■ QUESTIONS ON THE MATERIAL
1 - Answer these questions from the text on the spiral heuristic, one line each:
(a) What is the definition_period of variable5?
(b) Per the heuristic, what default value is returned when the spiral is detected?
(c) What value does the test assert for variable5?
2 - In the text on the spiral heuristic, copy out the passage starting at "What we want" and ending at "assert_near(variable6, [11])".

(TEXT FOR ANALYSIS)

Given the following variables (adapted from test_cycles.py, with max_nb_cycles annotation removed):

# 5 -f-> 6 with a period offset: a spiral
#   <---
class variable5(Variable):
    value_type = int
    entity = Person
    definition_period = MONTH

    def formula(person, period):
        variable6 = person('variable6', period.last_month)
        return 5 + variable6


class variable6(Variable):
    value_type = int
    entity = Person
    definition_period = MONTH

    def formula(person, period):
        variable5 = person('variable5', period)
        return 6 + variable5

What we want can be expressed as the following test. For simplicity assume the "spiral heuristic" is that the first time a spiral is detected, we break and return the default value. (In practice, it may have value to allow a spiral to go through a second loop.)

def test_spiral_heuristic():
    simulation = tax_benefit_system.new_scenario().init_from_attributes(
        period = reference_period,
        ).new_simulation(debug = True)
    variable6 = simulation.calculate('variable6', period = reference_period)
    variable5 = simulation.calculate('variable5', period = reference_period)
    variable6_last_month = simulation.calculate('variable6', reference_period.last_month)
    assert_near(variable5, [11])
    assert_near(variable6, [11])
    assert_near(variable6_last_month, variable6)

The rationale is as follows:

  • when we compute variable5 for month N, we first compute variable6 for the month N-1; for this, we compute variable5 for month N-1. This is a spiral so we stop it per the heuristic. We return the default value instead, 0. We add this 0 to 6, giving 6 for variable6. We add this 6 to 5, giving 11 for variable5.

(End TEXT FOR ANALYSIS)
(RECORDS)

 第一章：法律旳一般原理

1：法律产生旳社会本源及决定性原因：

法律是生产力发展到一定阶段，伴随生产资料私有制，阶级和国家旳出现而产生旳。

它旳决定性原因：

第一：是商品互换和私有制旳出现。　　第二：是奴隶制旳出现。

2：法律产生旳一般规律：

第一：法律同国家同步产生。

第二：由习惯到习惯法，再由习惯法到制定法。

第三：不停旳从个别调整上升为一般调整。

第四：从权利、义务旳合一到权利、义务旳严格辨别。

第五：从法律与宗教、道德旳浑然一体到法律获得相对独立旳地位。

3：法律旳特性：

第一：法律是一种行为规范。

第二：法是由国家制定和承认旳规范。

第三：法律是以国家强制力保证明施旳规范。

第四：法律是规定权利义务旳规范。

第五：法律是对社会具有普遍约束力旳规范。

(End RECORDS)
(RECORDS)

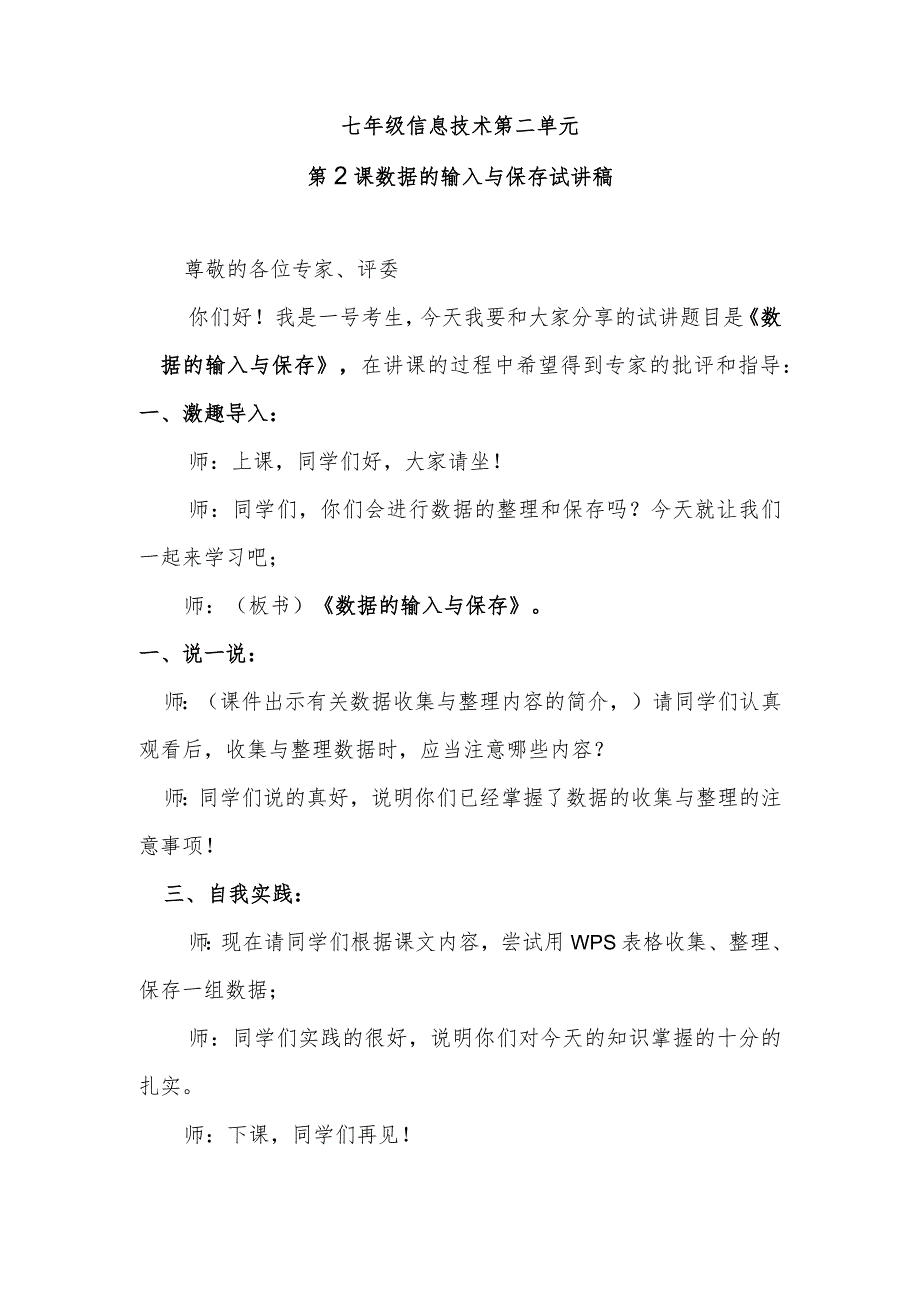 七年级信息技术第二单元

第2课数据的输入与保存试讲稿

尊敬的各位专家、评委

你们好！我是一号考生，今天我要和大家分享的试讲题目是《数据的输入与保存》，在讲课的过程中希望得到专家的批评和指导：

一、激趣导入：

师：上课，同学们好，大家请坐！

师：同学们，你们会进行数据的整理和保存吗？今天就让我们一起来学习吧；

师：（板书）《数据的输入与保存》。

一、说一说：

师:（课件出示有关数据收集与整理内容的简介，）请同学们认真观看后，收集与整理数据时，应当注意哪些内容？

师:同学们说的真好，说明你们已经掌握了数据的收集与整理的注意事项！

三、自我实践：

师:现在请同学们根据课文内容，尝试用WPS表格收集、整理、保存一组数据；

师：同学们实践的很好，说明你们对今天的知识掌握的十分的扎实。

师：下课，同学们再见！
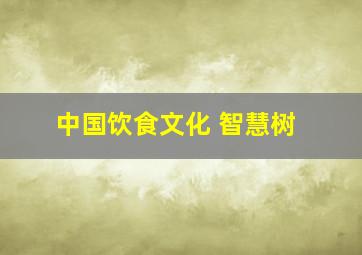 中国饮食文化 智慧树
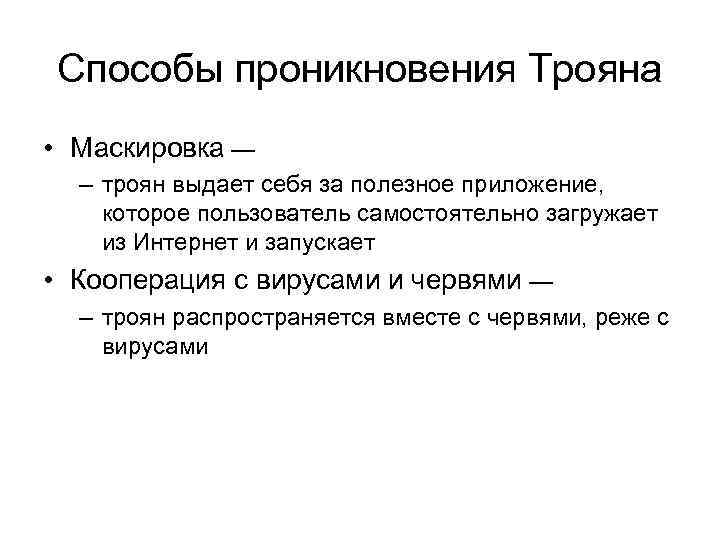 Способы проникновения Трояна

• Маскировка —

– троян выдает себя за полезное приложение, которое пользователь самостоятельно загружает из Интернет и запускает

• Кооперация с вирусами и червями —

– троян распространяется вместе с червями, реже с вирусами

(End RECORDS)

■ ANSWERS FOR THIS EXERCISE
1 -
(a) MONTH
(b) 0
(c) 11

2 -
What we want can be expressed as the following test. For simplicity assume the "spiral heuristic" is that the first time a spiral is detected, we break and return the default value. (In practice, it may have value to allow a spiral to go through a second loop.)

def test_spiral_heuristic():
    simulation = tax_benefit_system.new_scenario().init_from_attributes(
        period = reference_period,
        ).new_simulation(debug = True)
    variable6 = simulation.calculate('variable6', period = reference_period)
    variable5 = simulation.calculate('variable5', period = reference_period)
    variable6_last_month = simulation.calculate('variable6', reference_period.last_month)
    assert_near(variable5, [11])
    assert_near(variable6, [11])